Michele Polacsek, Ph.D., M.H.S., professor of public health and director of the Center for Excellence in Public Health at UNE, is the senior author on an article published in the American Journal of Preventive Medicine on Dec. 10.
The article, “Unhealthy Food Marketing on Commercial Educational Websites: Remote Learning and Gaps in Regulation,” discusses the common use of “educational game” websites for remote learning and provides examples of food marketing — such as video ads for fast food children’s meals — that appear on educational game websites designed for children.
Importantly, the article presents a letter the authors wrote about their observations to the Children’s Food and Beverage Advertising Initiative (CFBAI), the major industry self-regulatory group that oversees child-directed food and beverage marketing in the United States.
The commentary also highlights three critical issues: first, that childhood obesity rates are excessively high and increasing; second, that child-directed food marketing promotes highly caloric foods and drinks and sways children’s preferences and intake toward those marketed foods; and third, that teachers and parents are turning to high-quality, engaging websites and apps to supplement remote learning.
“Clearer guidance is needed to prevent food and drink marketing on websites and apps promoted as educational or used to supplement remote learning,” Polacsek said. “Such actions would complement other school wellness policies prohibiting food and drink marketing in schools. The U.S. Department of Agriculture is one party that could act on this issue.”

**Provided information:**
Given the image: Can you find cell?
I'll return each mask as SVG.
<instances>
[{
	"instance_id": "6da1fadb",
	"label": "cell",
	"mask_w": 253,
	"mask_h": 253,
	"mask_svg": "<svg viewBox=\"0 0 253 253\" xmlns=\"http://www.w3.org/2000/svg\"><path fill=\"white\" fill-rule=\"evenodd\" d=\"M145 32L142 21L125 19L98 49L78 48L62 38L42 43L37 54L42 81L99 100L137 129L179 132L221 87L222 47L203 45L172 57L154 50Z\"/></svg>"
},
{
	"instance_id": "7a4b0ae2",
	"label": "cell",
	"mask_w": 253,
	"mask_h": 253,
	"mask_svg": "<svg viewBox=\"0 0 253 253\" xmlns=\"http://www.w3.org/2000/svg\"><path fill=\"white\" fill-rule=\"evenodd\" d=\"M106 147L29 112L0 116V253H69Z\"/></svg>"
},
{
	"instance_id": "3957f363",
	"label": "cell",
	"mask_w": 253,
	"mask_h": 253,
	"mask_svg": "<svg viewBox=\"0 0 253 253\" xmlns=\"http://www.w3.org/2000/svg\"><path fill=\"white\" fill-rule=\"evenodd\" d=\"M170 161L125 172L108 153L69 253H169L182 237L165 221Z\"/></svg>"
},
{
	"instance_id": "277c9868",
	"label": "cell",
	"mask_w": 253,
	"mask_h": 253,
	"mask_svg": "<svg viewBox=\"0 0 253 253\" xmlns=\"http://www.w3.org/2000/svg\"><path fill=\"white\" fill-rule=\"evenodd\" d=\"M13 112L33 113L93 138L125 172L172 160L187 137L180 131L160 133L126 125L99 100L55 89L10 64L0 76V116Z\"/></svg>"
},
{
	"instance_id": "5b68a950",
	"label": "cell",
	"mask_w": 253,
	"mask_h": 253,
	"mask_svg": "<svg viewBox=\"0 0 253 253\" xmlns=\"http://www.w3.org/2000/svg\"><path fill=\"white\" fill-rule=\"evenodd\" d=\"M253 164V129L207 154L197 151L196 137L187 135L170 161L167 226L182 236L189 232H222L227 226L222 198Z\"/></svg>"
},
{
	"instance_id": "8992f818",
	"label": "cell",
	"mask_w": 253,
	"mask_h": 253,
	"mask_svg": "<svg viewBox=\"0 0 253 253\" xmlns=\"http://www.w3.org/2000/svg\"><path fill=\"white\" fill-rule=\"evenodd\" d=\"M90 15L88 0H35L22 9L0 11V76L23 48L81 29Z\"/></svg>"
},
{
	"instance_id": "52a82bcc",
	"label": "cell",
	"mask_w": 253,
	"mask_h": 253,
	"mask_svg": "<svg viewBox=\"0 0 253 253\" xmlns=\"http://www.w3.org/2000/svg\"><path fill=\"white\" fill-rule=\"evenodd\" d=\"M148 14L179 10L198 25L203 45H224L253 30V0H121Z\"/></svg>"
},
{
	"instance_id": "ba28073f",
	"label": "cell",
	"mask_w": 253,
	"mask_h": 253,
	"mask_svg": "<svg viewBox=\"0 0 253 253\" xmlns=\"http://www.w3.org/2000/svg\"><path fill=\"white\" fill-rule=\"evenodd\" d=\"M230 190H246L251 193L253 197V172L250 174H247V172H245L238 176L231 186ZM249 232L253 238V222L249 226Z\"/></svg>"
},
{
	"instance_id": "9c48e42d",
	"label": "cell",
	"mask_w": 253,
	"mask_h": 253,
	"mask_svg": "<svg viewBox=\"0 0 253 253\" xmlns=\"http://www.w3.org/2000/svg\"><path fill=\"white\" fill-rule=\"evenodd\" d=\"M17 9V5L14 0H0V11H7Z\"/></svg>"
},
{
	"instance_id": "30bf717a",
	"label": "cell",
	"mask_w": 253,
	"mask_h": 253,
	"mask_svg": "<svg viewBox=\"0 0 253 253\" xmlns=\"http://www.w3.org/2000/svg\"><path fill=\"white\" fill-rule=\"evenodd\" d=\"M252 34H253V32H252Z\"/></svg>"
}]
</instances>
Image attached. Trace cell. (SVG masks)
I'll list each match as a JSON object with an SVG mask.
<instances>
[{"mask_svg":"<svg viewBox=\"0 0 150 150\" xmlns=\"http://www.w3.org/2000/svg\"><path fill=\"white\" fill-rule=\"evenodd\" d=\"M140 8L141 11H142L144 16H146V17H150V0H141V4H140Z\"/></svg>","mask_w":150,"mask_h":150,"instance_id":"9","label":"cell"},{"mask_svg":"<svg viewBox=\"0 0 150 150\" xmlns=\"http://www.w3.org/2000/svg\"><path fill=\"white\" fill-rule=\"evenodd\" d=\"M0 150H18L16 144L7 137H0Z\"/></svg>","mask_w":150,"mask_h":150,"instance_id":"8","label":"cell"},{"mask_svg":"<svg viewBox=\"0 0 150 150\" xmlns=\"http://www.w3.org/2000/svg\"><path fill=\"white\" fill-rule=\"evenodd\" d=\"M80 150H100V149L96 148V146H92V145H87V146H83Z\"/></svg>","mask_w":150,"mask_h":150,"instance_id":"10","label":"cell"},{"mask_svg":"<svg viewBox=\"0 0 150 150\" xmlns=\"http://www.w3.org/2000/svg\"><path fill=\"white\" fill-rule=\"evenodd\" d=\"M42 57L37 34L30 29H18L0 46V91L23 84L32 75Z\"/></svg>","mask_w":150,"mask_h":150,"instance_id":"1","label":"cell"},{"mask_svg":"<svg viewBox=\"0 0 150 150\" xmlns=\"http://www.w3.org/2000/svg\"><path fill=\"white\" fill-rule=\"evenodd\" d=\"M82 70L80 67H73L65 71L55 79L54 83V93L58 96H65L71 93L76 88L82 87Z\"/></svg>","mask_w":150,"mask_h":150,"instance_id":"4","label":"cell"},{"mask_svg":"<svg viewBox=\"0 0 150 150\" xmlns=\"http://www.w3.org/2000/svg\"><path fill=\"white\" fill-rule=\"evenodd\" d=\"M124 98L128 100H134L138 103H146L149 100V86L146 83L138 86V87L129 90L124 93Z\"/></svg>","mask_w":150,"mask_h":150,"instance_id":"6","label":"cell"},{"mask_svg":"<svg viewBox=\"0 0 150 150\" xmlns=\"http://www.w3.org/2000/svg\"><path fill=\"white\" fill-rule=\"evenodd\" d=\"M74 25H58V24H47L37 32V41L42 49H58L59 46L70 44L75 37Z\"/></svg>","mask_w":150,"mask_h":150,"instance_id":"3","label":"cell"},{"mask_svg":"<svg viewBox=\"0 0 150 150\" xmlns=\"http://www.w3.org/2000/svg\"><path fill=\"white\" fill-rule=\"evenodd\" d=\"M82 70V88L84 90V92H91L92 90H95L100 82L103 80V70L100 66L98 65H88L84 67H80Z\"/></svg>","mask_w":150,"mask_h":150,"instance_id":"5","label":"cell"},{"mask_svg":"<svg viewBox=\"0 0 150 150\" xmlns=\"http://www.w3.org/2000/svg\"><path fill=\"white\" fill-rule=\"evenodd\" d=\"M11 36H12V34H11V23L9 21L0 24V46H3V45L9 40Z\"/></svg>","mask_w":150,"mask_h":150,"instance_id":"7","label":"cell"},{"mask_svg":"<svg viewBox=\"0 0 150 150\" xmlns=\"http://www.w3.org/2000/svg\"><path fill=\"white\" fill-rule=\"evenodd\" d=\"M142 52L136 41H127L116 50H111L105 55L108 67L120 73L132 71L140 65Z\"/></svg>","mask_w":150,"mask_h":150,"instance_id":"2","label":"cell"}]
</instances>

**Requirement 1:**
Using the food marketing text, answer these questions:
(a) On what date was the article published in the American Journal of Preventive Medicine?
(b) To which group did the authors send a letter about their observations?
(c) Which federal department does Polacsek name as one party that could act on this issue?
**Requirement 2:** Print, word for word, the stretch of the food marketing text from "The commentary also" through "supplement remote learning.".

**Solution 1:**
(a) Dec. 10
(b) The Children's Food and Beverage Advertising Initiative (CFBAI)
(c) The U.S. Department of Agriculture

**Solution 2:**
The commentary also highlights three critical issues: first, that childhood obesity rates are excessively high and increasing; second, that child-directed food marketing promotes highly caloric foods and drinks and sways children’s preferences and intake toward those marketed foods; and third, that teachers and parents are turning to high-quality, engaging websites and apps to supplement remote learning.